#### TASK INPUT ####

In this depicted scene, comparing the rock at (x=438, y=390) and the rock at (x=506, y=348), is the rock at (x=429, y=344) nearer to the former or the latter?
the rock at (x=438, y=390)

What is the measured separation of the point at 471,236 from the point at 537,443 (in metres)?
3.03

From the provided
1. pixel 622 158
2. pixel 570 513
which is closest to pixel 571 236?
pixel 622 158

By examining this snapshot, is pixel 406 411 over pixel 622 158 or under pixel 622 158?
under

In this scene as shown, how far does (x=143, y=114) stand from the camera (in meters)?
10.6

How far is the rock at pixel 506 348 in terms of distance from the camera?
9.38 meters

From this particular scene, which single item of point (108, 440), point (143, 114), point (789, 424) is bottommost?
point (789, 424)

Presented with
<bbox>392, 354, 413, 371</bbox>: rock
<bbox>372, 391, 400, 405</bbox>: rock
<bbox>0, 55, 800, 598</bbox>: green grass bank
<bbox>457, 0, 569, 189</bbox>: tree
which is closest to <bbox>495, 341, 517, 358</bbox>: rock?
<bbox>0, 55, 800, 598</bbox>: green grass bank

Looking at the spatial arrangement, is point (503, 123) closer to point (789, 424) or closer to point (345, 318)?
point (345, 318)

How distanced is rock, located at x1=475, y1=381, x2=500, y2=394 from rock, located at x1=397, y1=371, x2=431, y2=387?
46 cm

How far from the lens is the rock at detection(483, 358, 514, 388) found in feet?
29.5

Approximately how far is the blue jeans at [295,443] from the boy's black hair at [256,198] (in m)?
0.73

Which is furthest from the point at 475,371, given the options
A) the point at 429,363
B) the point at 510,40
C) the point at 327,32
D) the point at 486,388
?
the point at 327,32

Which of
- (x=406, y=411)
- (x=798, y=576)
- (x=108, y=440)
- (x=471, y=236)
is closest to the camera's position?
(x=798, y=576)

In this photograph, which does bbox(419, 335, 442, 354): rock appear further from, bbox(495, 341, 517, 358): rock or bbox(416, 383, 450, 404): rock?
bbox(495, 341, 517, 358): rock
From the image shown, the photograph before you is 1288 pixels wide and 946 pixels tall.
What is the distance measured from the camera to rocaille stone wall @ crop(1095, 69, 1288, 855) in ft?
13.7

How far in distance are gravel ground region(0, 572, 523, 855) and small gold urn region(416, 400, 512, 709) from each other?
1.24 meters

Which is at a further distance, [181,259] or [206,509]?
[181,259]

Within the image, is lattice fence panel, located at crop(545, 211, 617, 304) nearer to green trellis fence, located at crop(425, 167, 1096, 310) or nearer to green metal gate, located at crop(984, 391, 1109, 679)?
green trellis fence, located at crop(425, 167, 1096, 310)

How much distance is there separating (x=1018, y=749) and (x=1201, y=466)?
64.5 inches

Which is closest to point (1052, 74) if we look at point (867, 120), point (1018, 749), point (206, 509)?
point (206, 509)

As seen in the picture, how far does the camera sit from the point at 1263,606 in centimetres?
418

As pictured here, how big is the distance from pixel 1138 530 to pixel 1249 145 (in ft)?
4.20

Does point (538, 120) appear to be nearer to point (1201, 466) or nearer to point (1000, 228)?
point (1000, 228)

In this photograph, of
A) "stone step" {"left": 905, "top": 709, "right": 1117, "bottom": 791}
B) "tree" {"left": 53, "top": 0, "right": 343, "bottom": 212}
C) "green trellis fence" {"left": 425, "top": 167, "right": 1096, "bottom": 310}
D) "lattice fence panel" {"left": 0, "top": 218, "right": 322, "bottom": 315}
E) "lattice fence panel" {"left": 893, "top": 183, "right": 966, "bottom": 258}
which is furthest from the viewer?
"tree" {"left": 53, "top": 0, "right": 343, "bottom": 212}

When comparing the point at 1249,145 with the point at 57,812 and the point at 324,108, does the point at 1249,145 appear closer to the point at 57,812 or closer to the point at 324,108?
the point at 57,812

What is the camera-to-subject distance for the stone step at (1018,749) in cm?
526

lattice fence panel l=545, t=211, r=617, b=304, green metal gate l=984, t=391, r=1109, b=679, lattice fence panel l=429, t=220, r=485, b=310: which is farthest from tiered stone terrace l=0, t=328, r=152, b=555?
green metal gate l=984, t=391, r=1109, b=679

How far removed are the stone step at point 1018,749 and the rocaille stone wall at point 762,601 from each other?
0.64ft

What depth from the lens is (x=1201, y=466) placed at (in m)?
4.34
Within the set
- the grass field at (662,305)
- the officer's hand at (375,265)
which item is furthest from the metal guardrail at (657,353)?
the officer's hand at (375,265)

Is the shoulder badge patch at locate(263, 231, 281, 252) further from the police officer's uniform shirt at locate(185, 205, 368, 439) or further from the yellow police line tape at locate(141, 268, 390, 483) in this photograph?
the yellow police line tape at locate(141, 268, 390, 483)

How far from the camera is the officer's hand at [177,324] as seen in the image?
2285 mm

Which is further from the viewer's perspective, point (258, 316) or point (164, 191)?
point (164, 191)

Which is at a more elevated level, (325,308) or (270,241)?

####

TASK TO COMPLETE
Render the rows above as a numbered list, leaving out the blank lines.

EXERCISE RESULT
1. In this depicted scene, comparing the rock at (x=438, y=390) and the rock at (x=506, y=348), is the rock at (x=429, y=344) nearer to the former or the latter?
2. the rock at (x=438, y=390)
3. What is the measured separation of the point at 471,236 from the point at 537,443 (in metres)?
4. 3.03
5. From the provided
6. 1. pixel 622 158
7. 2. pixel 570 513
8. which is closest to pixel 571 236?
9. pixel 622 158
10. By examining this snapshot, is pixel 406 411 over pixel 622 158 or under pixel 622 158?
11. under
12. In this scene as shown, how far does (x=143, y=114) stand from the camera (in meters)?
13. 10.6
14. How far is the rock at pixel 506 348 in terms of distance from the camera?
15. 9.38 meters
16. From this particular scene, which single item of point (108, 440), point (143, 114), point (789, 424) is bottommost?
17. point (789, 424)
18. Presented with
19. <bbox>392, 354, 413, 371</bbox>: rock
20. <bbox>372, 391, 400, 405</bbox>: rock
21. <bbox>0, 55, 800, 598</bbox>: green grass bank
22. <bbox>457, 0, 569, 189</bbox>: tree
23. which is closest to <bbox>495, 341, 517, 358</bbox>: rock?
24. <bbox>0, 55, 800, 598</bbox>: green grass bank
25. Looking at the spatial arrangement, is point (503, 123) closer to point (789, 424) or closer to point (345, 318)?
26. point (345, 318)
27. How distanced is rock, located at x1=475, y1=381, x2=500, y2=394 from rock, located at x1=397, y1=371, x2=431, y2=387?
28. 46 cm
29. How far from the lens is the rock at detection(483, 358, 514, 388) found in feet?
30. 29.5
31. Approximately how far is the blue jeans at [295,443] from the boy's black hair at [256,198] (in m)?
32. 0.73
33. Which is furthest from the point at 475,371, given the options
34. A) the point at 429,363
35. B) the point at 510,40
36. C) the point at 327,32
37. D) the point at 486,388
38. ?
39. the point at 327,32
40. Which of
41. - (x=406, y=411)
42. - (x=798, y=576)
43. - (x=108, y=440)
44. - (x=471, y=236)
45. is closest to the camera's position?
46. (x=798, y=576)
47. In this photograph, which does bbox(419, 335, 442, 354): rock appear further from, bbox(495, 341, 517, 358): rock or bbox(416, 383, 450, 404): rock?
48. bbox(495, 341, 517, 358): rock
49. From the image shown, the photograph before you is 1288 pixels wide and 946 pixels tall.
50. What is the distance measured from the camera to rocaille stone wall @ crop(1095, 69, 1288, 855) in ft?
51. 13.7
52. How far in distance are gravel ground region(0, 572, 523, 855) and small gold urn region(416, 400, 512, 709) from each other?
53. 1.24 meters
54. Which is at a further distance, [181,259] or [206,509]?
55. [181,259]
56. Within the image, is lattice fence panel, located at crop(545, 211, 617, 304) nearer to green trellis fence, located at crop(425, 167, 1096, 310) or nearer to green metal gate, located at crop(984, 391, 1109, 679)?
57. green trellis fence, located at crop(425, 167, 1096, 310)
58. How much distance is there separating (x=1018, y=749) and (x=1201, y=466)?
59. 64.5 inches
60. Which is closest to point (1052, 74) if we look at point (867, 120), point (1018, 749), point (206, 509)?
61. point (206, 509)
62. As seen in the picture, how far does the camera sit from the point at 1263,606 in centimetres?
63. 418
64. As pictured here, how big is the distance from pixel 1138 530 to pixel 1249 145 (in ft)?
65. 4.20
66. Does point (538, 120) appear to be nearer to point (1201, 466) or nearer to point (1000, 228)?
67. point (1000, 228)
68. In this photograph, of
69. A) "stone step" {"left": 905, "top": 709, "right": 1117, "bottom": 791}
70. B) "tree" {"left": 53, "top": 0, "right": 343, "bottom": 212}
71. C) "green trellis fence" {"left": 425, "top": 167, "right": 1096, "bottom": 310}
72. D) "lattice fence panel" {"left": 0, "top": 218, "right": 322, "bottom": 315}
73. E) "lattice fence panel" {"left": 893, "top": 183, "right": 966, "bottom": 258}
74. which is furthest from the viewer?
75. "tree" {"left": 53, "top": 0, "right": 343, "bottom": 212}
76. When comparing the point at 1249,145 with the point at 57,812 and the point at 324,108, does the point at 1249,145 appear closer to the point at 57,812 or closer to the point at 324,108?
77. the point at 57,812
78. What is the camera-to-subject distance for the stone step at (1018,749) in cm?
79. 526
80. lattice fence panel l=545, t=211, r=617, b=304, green metal gate l=984, t=391, r=1109, b=679, lattice fence panel l=429, t=220, r=485, b=310: which is farthest from tiered stone terrace l=0, t=328, r=152, b=555?
81. green metal gate l=984, t=391, r=1109, b=679
82. How far removed are the stone step at point 1018,749 and the rocaille stone wall at point 762,601 from each other?
83. 0.64ft
84. What depth from the lens is (x=1201, y=466) placed at (in m)?
85. 4.34
86. Within the set
87. - the grass field at (662,305)
88. - the officer's hand at (375,265)
89. which item is furthest from the metal guardrail at (657,353)?
90. the officer's hand at (375,265)
91. Is the shoulder badge patch at locate(263, 231, 281, 252) further from the police officer's uniform shirt at locate(185, 205, 368, 439) or further from the yellow police line tape at locate(141, 268, 390, 483) in this photograph?
92. the yellow police line tape at locate(141, 268, 390, 483)
93. How far from the camera is the officer's hand at [177,324] as seen in the image?
94. 2285 mm
95. Which is further from the viewer's perspective, point (258, 316) or point (164, 191)?
96. point (164, 191)
97. Which is at a more elevated level, (325,308) or (270,241)?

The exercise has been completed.